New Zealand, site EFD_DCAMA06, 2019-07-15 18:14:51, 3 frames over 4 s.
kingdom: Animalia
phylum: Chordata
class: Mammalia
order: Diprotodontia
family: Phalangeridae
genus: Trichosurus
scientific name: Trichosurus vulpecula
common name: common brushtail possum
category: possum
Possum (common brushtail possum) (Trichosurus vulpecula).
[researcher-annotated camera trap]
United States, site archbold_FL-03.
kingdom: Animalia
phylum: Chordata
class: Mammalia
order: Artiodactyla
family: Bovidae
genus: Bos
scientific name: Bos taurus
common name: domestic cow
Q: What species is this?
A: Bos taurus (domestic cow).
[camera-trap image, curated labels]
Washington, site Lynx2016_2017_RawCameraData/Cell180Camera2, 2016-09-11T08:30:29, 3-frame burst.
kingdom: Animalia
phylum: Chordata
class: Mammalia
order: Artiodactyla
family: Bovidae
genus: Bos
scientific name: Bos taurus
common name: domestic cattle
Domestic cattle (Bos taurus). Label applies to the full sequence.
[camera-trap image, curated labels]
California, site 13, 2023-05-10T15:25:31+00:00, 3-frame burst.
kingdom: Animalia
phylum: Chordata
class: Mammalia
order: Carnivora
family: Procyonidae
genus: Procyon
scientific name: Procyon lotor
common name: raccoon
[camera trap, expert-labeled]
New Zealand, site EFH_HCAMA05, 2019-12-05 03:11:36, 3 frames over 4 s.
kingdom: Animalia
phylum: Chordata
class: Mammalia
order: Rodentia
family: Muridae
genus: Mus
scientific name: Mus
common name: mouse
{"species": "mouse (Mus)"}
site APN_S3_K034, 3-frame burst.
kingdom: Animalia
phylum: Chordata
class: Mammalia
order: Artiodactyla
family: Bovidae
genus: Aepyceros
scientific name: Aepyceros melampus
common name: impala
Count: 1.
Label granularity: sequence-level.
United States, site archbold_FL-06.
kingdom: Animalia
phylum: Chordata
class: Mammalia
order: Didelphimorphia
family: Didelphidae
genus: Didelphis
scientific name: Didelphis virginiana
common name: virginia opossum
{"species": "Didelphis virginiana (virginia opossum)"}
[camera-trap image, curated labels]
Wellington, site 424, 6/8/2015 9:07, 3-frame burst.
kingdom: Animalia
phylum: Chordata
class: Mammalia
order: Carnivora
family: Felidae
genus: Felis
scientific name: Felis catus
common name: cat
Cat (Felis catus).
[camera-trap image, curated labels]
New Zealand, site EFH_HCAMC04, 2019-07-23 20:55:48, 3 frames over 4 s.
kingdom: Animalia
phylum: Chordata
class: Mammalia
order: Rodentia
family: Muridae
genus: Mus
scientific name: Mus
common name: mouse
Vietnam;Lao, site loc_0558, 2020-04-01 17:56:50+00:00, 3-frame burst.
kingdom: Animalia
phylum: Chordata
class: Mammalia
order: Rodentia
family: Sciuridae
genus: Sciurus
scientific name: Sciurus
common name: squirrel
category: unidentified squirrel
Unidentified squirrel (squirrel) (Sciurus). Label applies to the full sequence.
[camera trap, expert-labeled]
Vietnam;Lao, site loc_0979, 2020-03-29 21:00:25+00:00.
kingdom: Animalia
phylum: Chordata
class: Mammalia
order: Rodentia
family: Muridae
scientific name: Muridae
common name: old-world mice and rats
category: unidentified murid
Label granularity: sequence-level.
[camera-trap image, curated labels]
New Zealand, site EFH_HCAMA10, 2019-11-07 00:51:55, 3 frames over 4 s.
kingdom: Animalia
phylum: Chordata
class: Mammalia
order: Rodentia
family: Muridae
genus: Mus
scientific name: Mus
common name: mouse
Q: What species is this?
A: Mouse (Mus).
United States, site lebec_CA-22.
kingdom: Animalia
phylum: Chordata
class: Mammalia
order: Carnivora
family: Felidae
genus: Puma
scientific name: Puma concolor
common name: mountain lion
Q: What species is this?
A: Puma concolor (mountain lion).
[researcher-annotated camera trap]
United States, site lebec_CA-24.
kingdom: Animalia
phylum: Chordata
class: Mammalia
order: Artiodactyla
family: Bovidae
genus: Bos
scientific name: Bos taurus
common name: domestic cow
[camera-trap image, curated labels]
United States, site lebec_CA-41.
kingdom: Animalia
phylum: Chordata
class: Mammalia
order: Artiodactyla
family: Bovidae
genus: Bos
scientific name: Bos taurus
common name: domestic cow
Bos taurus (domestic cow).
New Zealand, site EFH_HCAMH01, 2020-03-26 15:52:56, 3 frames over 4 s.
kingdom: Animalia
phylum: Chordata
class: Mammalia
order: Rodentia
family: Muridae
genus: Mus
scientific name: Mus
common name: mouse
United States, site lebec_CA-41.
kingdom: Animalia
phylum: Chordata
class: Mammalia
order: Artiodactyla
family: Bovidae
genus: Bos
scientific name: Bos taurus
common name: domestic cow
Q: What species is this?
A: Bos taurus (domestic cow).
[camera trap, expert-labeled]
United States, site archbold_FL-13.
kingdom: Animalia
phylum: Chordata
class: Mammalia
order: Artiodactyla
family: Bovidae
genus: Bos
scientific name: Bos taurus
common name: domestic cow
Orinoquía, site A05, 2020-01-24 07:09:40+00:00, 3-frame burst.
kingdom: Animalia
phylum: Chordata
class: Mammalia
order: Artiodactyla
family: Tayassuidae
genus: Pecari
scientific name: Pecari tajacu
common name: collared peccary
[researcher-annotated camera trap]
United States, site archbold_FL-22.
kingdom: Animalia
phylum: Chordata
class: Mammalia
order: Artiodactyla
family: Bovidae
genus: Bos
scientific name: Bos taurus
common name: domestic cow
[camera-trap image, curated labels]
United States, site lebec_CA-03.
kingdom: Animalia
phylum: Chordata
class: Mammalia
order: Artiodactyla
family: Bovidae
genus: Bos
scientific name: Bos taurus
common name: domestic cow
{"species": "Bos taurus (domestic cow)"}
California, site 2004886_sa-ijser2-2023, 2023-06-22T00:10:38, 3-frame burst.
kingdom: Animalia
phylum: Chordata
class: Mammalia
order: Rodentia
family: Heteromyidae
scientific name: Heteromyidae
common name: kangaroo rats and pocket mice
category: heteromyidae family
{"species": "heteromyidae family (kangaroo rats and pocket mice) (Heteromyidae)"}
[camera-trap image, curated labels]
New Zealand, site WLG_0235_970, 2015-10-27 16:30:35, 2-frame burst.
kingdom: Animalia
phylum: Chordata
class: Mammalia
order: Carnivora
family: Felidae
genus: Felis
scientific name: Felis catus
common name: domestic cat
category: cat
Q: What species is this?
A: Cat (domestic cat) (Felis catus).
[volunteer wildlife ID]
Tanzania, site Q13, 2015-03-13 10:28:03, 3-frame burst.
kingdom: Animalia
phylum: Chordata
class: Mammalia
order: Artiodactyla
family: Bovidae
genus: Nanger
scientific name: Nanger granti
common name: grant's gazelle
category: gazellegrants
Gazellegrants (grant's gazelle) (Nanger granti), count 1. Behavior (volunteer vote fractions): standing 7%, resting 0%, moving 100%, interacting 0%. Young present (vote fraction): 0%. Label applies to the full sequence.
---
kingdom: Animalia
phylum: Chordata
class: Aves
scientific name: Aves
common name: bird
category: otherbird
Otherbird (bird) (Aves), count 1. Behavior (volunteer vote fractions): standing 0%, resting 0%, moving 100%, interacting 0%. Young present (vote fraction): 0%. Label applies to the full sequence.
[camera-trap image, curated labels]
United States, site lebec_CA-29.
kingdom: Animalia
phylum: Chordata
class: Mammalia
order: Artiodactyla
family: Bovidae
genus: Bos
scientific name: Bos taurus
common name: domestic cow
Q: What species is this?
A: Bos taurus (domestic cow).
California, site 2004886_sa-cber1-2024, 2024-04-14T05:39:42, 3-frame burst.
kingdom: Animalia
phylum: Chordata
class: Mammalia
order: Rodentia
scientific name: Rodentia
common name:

* * * * * * *

Work to be completed | Extract the lines above, from the first one through the one containing "scientific name: Trichosurus vulpecula", and return only those, unchanged.

Task solution |
New Zealand, site EFD_DCAMA06, 2019-07-15 18:14:51, 3 frames over 4 s.
kingdom: Animalia
phylum: Chordata
class: Mammalia
order: Diprotodontia
family: Phalangeridae
genus: Trichosurus
scientific name: Trichosurus vulpecula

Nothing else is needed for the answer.